Photo of Eoin Ó BroinEoin Ó Broin (Dublin Mid West, Sinn Fein) | Oireachtas source

I will not name anybody or any local authority. The Chairman should not worry. I am just making the point that being in the public eye does not necessarily produce good quality outcomes in terms of planning decisions. The Central Bank is a good example of a regulator that is publicly known and the interventions of which lead to good public debate, but we should also look at the Environmental Protection Agency.

The Environmental Protection Agency has independent enforcement action powers. Nobody - probably none of us in this room, bar the Minister and his officials - could tell us who the head of the EPA is but we all know that the EPA takes decisive action when there are breaches of environmental regulations or contracts. It is a different context, but it shows the value of having independent enforcement powers in addition to the Minister.

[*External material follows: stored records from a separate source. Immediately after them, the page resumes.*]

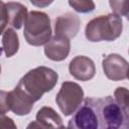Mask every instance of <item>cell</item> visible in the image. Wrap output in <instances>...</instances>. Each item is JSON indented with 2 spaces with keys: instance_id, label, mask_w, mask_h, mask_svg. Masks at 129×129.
<instances>
[{
  "instance_id": "cell-1",
  "label": "cell",
  "mask_w": 129,
  "mask_h": 129,
  "mask_svg": "<svg viewBox=\"0 0 129 129\" xmlns=\"http://www.w3.org/2000/svg\"><path fill=\"white\" fill-rule=\"evenodd\" d=\"M69 129H129V109L112 96L86 98L69 121Z\"/></svg>"
},
{
  "instance_id": "cell-2",
  "label": "cell",
  "mask_w": 129,
  "mask_h": 129,
  "mask_svg": "<svg viewBox=\"0 0 129 129\" xmlns=\"http://www.w3.org/2000/svg\"><path fill=\"white\" fill-rule=\"evenodd\" d=\"M58 75L50 68L43 66L28 71L19 81L18 87L26 93L33 102L41 99L44 93L51 91L57 84Z\"/></svg>"
},
{
  "instance_id": "cell-3",
  "label": "cell",
  "mask_w": 129,
  "mask_h": 129,
  "mask_svg": "<svg viewBox=\"0 0 129 129\" xmlns=\"http://www.w3.org/2000/svg\"><path fill=\"white\" fill-rule=\"evenodd\" d=\"M122 30V17L111 13L90 20L86 25L85 35L86 38L92 42L113 41L121 35Z\"/></svg>"
},
{
  "instance_id": "cell-4",
  "label": "cell",
  "mask_w": 129,
  "mask_h": 129,
  "mask_svg": "<svg viewBox=\"0 0 129 129\" xmlns=\"http://www.w3.org/2000/svg\"><path fill=\"white\" fill-rule=\"evenodd\" d=\"M51 32L50 18L45 12L34 10L28 13L23 30L24 38L28 44L45 45L51 38Z\"/></svg>"
},
{
  "instance_id": "cell-5",
  "label": "cell",
  "mask_w": 129,
  "mask_h": 129,
  "mask_svg": "<svg viewBox=\"0 0 129 129\" xmlns=\"http://www.w3.org/2000/svg\"><path fill=\"white\" fill-rule=\"evenodd\" d=\"M83 88L75 82H63L55 97L56 105L64 116L73 115L83 104Z\"/></svg>"
},
{
  "instance_id": "cell-6",
  "label": "cell",
  "mask_w": 129,
  "mask_h": 129,
  "mask_svg": "<svg viewBox=\"0 0 129 129\" xmlns=\"http://www.w3.org/2000/svg\"><path fill=\"white\" fill-rule=\"evenodd\" d=\"M102 67L105 76L109 80L118 82L128 77V61L120 54H108L103 58Z\"/></svg>"
},
{
  "instance_id": "cell-7",
  "label": "cell",
  "mask_w": 129,
  "mask_h": 129,
  "mask_svg": "<svg viewBox=\"0 0 129 129\" xmlns=\"http://www.w3.org/2000/svg\"><path fill=\"white\" fill-rule=\"evenodd\" d=\"M33 104L34 102L32 99L18 86H16L7 95V105L9 110L15 115H28L33 108Z\"/></svg>"
},
{
  "instance_id": "cell-8",
  "label": "cell",
  "mask_w": 129,
  "mask_h": 129,
  "mask_svg": "<svg viewBox=\"0 0 129 129\" xmlns=\"http://www.w3.org/2000/svg\"><path fill=\"white\" fill-rule=\"evenodd\" d=\"M69 71L76 80L87 82L95 77L96 67L90 57L78 55L71 60L69 64Z\"/></svg>"
},
{
  "instance_id": "cell-9",
  "label": "cell",
  "mask_w": 129,
  "mask_h": 129,
  "mask_svg": "<svg viewBox=\"0 0 129 129\" xmlns=\"http://www.w3.org/2000/svg\"><path fill=\"white\" fill-rule=\"evenodd\" d=\"M80 30V19L75 13L68 12L55 19V35L71 39L75 37Z\"/></svg>"
},
{
  "instance_id": "cell-10",
  "label": "cell",
  "mask_w": 129,
  "mask_h": 129,
  "mask_svg": "<svg viewBox=\"0 0 129 129\" xmlns=\"http://www.w3.org/2000/svg\"><path fill=\"white\" fill-rule=\"evenodd\" d=\"M71 50L70 39L54 35L44 45V54L53 61H61L66 59Z\"/></svg>"
},
{
  "instance_id": "cell-11",
  "label": "cell",
  "mask_w": 129,
  "mask_h": 129,
  "mask_svg": "<svg viewBox=\"0 0 129 129\" xmlns=\"http://www.w3.org/2000/svg\"><path fill=\"white\" fill-rule=\"evenodd\" d=\"M7 12V21L11 28L19 29L25 23L27 18V7L19 2H6L5 3Z\"/></svg>"
},
{
  "instance_id": "cell-12",
  "label": "cell",
  "mask_w": 129,
  "mask_h": 129,
  "mask_svg": "<svg viewBox=\"0 0 129 129\" xmlns=\"http://www.w3.org/2000/svg\"><path fill=\"white\" fill-rule=\"evenodd\" d=\"M35 118L42 129H58L62 126L61 117L51 107H41L37 111Z\"/></svg>"
},
{
  "instance_id": "cell-13",
  "label": "cell",
  "mask_w": 129,
  "mask_h": 129,
  "mask_svg": "<svg viewBox=\"0 0 129 129\" xmlns=\"http://www.w3.org/2000/svg\"><path fill=\"white\" fill-rule=\"evenodd\" d=\"M2 34V49L4 50L6 57H11L19 49L18 34L13 28H6Z\"/></svg>"
},
{
  "instance_id": "cell-14",
  "label": "cell",
  "mask_w": 129,
  "mask_h": 129,
  "mask_svg": "<svg viewBox=\"0 0 129 129\" xmlns=\"http://www.w3.org/2000/svg\"><path fill=\"white\" fill-rule=\"evenodd\" d=\"M69 4L80 13H88L95 9V3L91 0H70Z\"/></svg>"
},
{
  "instance_id": "cell-15",
  "label": "cell",
  "mask_w": 129,
  "mask_h": 129,
  "mask_svg": "<svg viewBox=\"0 0 129 129\" xmlns=\"http://www.w3.org/2000/svg\"><path fill=\"white\" fill-rule=\"evenodd\" d=\"M113 98L116 100V102L119 105H121L126 109H129V93L126 88L118 87L114 92Z\"/></svg>"
},
{
  "instance_id": "cell-16",
  "label": "cell",
  "mask_w": 129,
  "mask_h": 129,
  "mask_svg": "<svg viewBox=\"0 0 129 129\" xmlns=\"http://www.w3.org/2000/svg\"><path fill=\"white\" fill-rule=\"evenodd\" d=\"M111 9L113 11V14L121 16H128V2L127 1H110L109 2Z\"/></svg>"
},
{
  "instance_id": "cell-17",
  "label": "cell",
  "mask_w": 129,
  "mask_h": 129,
  "mask_svg": "<svg viewBox=\"0 0 129 129\" xmlns=\"http://www.w3.org/2000/svg\"><path fill=\"white\" fill-rule=\"evenodd\" d=\"M7 24L8 21H7V12H6L5 3L3 1H0V34L4 32Z\"/></svg>"
},
{
  "instance_id": "cell-18",
  "label": "cell",
  "mask_w": 129,
  "mask_h": 129,
  "mask_svg": "<svg viewBox=\"0 0 129 129\" xmlns=\"http://www.w3.org/2000/svg\"><path fill=\"white\" fill-rule=\"evenodd\" d=\"M0 129H17V126L12 118L8 116H0Z\"/></svg>"
},
{
  "instance_id": "cell-19",
  "label": "cell",
  "mask_w": 129,
  "mask_h": 129,
  "mask_svg": "<svg viewBox=\"0 0 129 129\" xmlns=\"http://www.w3.org/2000/svg\"><path fill=\"white\" fill-rule=\"evenodd\" d=\"M7 92L0 90V116L5 115L9 111V107L7 105Z\"/></svg>"
},
{
  "instance_id": "cell-20",
  "label": "cell",
  "mask_w": 129,
  "mask_h": 129,
  "mask_svg": "<svg viewBox=\"0 0 129 129\" xmlns=\"http://www.w3.org/2000/svg\"><path fill=\"white\" fill-rule=\"evenodd\" d=\"M26 129H42V128H41V126H40L36 121H32V122H30V123L27 125Z\"/></svg>"
},
{
  "instance_id": "cell-21",
  "label": "cell",
  "mask_w": 129,
  "mask_h": 129,
  "mask_svg": "<svg viewBox=\"0 0 129 129\" xmlns=\"http://www.w3.org/2000/svg\"><path fill=\"white\" fill-rule=\"evenodd\" d=\"M32 4L34 5H37V6H44V5H49L50 3H52V1H49V2H34V1H31Z\"/></svg>"
},
{
  "instance_id": "cell-22",
  "label": "cell",
  "mask_w": 129,
  "mask_h": 129,
  "mask_svg": "<svg viewBox=\"0 0 129 129\" xmlns=\"http://www.w3.org/2000/svg\"><path fill=\"white\" fill-rule=\"evenodd\" d=\"M58 129H69L68 127H64V126H61V127H59Z\"/></svg>"
},
{
  "instance_id": "cell-23",
  "label": "cell",
  "mask_w": 129,
  "mask_h": 129,
  "mask_svg": "<svg viewBox=\"0 0 129 129\" xmlns=\"http://www.w3.org/2000/svg\"><path fill=\"white\" fill-rule=\"evenodd\" d=\"M0 74H1V66H0Z\"/></svg>"
}]
</instances>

Who holds the Minister and the Department to account in all of these matters?

I agree with the Minister that the office of the planning regulator should not be a second appeals body. I agree with him in respect of that because that would simply provide a way for those trying to slow down planning decisions. In other areas where there is an appeals process within a particular decision-making process, for example, the appeals office in the Department of Social Protection which is independent, even when an appeal is concluded, appellants have the right to go to the Ombudsman which does not delay the decision but is a final check to ensure that there were no irregularities in the decision-making process. There is no reason the Minister could not design a mechanism for persons, whether for members of the public or whistleblowers within the planning process, to be able to make complaints but, just like with the Ombudsman where there is a strict screening criteria which is not to review the substantive decision but to see if there were irregularities in the process of making the decision, one could ensure that it would not become, as the Minister rightly states, a second appeals body to An Bord Pleanála.

There are compelling arguments - the Mahon tribunal recommendations reinforce this - why the Minister should review this issue. The Minister can do so without undermining any of the salient points he made in terms of the need for greater transparency in the political process and the authority of the Minister and the Government to set policy and legislation. The strongest argument is the tribunal was set up, it made a recommendation but this is not what was recommended; I have yet to hear the Minister explain why that recommendation should not be implemented in full.